Brano mostrato:
──────
Nel 1998 LaBruce gira il suo primo film porno vero e proprio: Skin Flick, prodotto dalla Cazzo Film di Berlino (una vera label leader del settore). Racconta la storia di una gang di skinheads che sconvolge la vita di una coppia gay borghese, mettendo in scena atti di vero e proprio terrorismo sessuale. Con Otto; or, Up With Dead People, presentato nel 2008 al Sundance Film Festival e al Festival di Berlino, racconta le vicissitudini di Otto, adolescente tedesco zombie e gay, che vaga senza identità e una precisa meta cibandosi di carcasse di animali: un riuscito cocktail metalinguistico dove si sente l’influenza del burtoniano Ed Wood, in un gioco di citazioni e rimandi con scene particolarmente forti di cannibalismo erotico e un’inedita orgia zombie-gay.
──────
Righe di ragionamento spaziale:
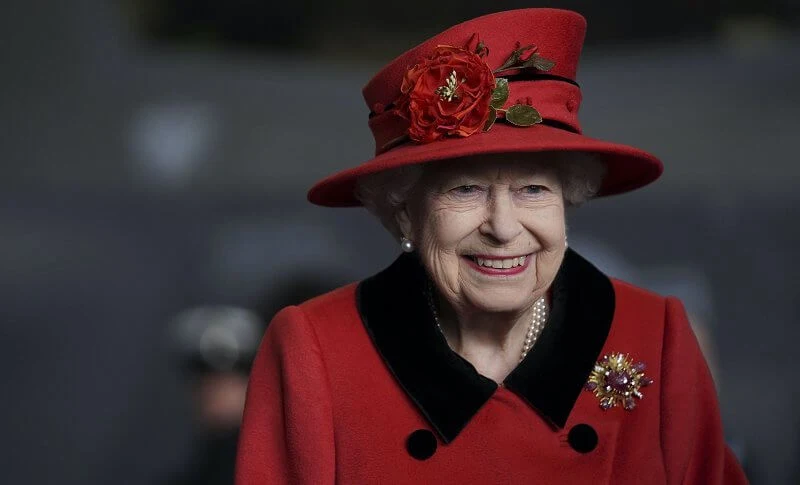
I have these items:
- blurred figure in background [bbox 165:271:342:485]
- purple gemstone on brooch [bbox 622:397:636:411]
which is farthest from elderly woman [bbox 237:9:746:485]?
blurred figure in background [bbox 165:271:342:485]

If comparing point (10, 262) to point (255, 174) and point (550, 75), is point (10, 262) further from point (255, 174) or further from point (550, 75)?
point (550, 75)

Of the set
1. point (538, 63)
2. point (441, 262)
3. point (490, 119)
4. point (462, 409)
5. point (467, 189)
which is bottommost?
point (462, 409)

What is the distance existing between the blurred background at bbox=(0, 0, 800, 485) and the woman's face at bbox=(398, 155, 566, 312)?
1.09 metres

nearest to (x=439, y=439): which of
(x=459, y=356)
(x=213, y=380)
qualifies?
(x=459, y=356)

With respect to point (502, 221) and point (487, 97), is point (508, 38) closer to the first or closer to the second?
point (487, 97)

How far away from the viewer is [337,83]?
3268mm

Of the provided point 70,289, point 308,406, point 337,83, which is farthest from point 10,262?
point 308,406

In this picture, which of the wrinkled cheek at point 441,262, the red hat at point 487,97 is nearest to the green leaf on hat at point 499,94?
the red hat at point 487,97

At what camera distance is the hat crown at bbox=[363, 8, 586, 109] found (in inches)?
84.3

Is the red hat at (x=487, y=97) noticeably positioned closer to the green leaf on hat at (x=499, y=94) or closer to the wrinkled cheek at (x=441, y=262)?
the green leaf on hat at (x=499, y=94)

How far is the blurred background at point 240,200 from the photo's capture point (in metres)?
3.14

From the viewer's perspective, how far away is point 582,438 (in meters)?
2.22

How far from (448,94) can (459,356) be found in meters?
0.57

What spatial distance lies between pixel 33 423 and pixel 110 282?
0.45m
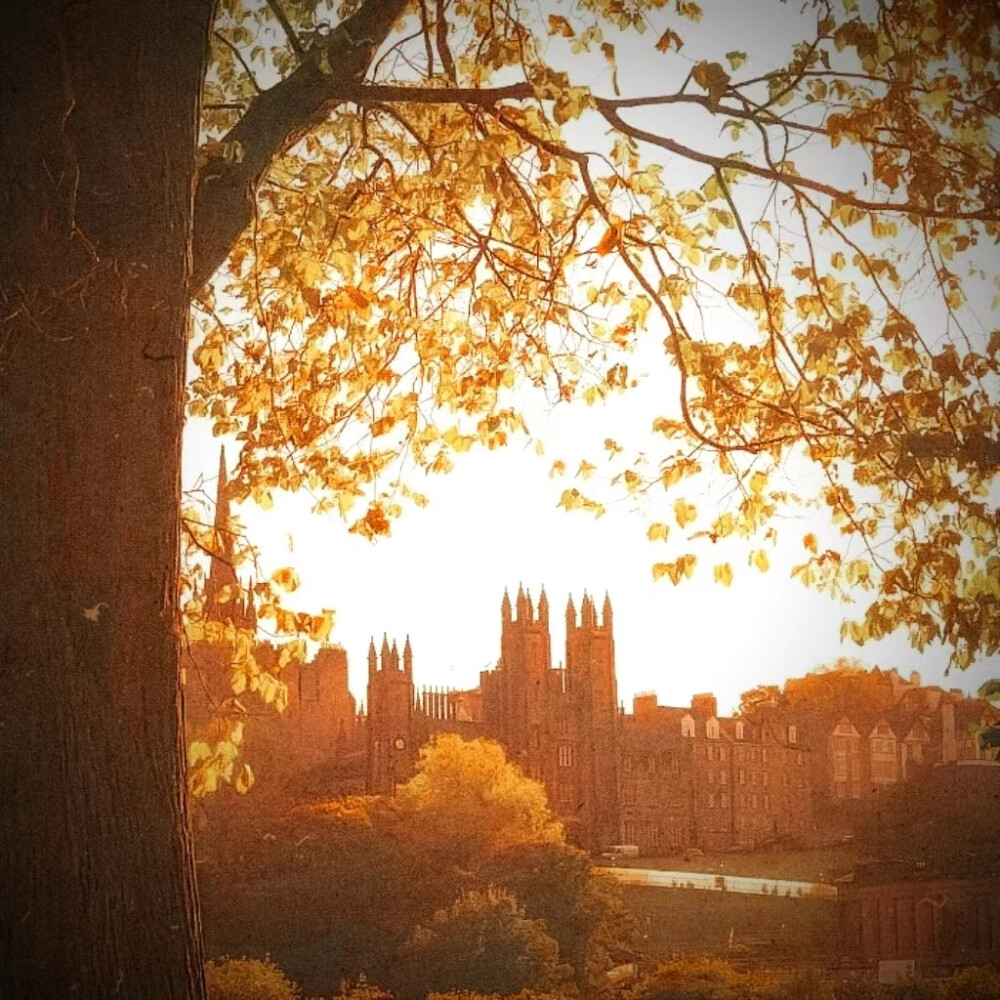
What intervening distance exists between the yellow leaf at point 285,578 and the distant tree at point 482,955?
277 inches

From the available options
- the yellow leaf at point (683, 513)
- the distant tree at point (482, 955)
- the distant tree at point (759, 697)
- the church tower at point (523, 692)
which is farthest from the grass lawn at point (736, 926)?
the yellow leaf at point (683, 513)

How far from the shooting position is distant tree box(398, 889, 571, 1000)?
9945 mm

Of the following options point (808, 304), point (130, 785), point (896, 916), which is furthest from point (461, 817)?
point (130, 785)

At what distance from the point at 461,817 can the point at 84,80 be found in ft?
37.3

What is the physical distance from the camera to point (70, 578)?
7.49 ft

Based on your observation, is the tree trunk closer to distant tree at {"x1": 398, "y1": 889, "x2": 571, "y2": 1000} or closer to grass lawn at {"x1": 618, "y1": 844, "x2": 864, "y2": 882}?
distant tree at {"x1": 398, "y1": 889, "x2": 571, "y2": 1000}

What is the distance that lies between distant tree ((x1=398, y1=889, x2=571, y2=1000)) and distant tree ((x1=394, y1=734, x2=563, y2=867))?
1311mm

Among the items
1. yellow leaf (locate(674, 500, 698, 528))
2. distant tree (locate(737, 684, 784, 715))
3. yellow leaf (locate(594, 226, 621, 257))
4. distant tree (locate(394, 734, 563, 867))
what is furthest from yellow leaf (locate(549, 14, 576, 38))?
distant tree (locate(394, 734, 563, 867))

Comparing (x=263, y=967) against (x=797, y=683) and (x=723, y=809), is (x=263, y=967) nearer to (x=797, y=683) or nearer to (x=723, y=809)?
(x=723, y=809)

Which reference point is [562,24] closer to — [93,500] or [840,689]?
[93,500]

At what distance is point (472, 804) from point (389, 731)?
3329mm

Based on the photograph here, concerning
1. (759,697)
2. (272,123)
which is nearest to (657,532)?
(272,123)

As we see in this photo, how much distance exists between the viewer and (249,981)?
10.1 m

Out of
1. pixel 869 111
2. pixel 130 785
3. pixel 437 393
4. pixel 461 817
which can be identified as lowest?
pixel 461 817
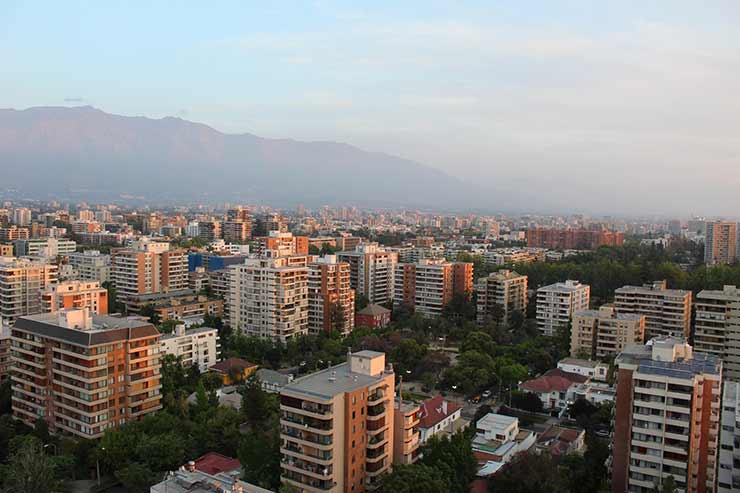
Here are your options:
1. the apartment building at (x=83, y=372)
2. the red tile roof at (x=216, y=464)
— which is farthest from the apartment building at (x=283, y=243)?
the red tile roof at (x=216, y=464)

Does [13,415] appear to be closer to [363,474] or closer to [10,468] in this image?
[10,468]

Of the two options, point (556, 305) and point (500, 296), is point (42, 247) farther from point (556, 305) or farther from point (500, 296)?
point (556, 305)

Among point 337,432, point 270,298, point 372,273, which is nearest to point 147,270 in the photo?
──────
Compito richiesto:
Indica se ciascuna affermazione concorda con il brano sui film di LaBruce. Rispondi sì o no e cita tra virgolette le parole del brano che lo decidono.
(a) Skin Flick fu prodotto dalla Cazzo Film di Berlino.
(b) Otto; or, Up With Dead People fu presentato al Sundance Film Festival nel 1998.
(c) Otto si nutre di carcasse di animali.

Risposta:
(a) Sì: "prodotto dalla Cazzo Film di Berlino".
(b) No: "presentato nel 2008 al Sundance Film Festival e al Festival di Berlino".
(c) Sì: "cibandosi di carcasse di animali".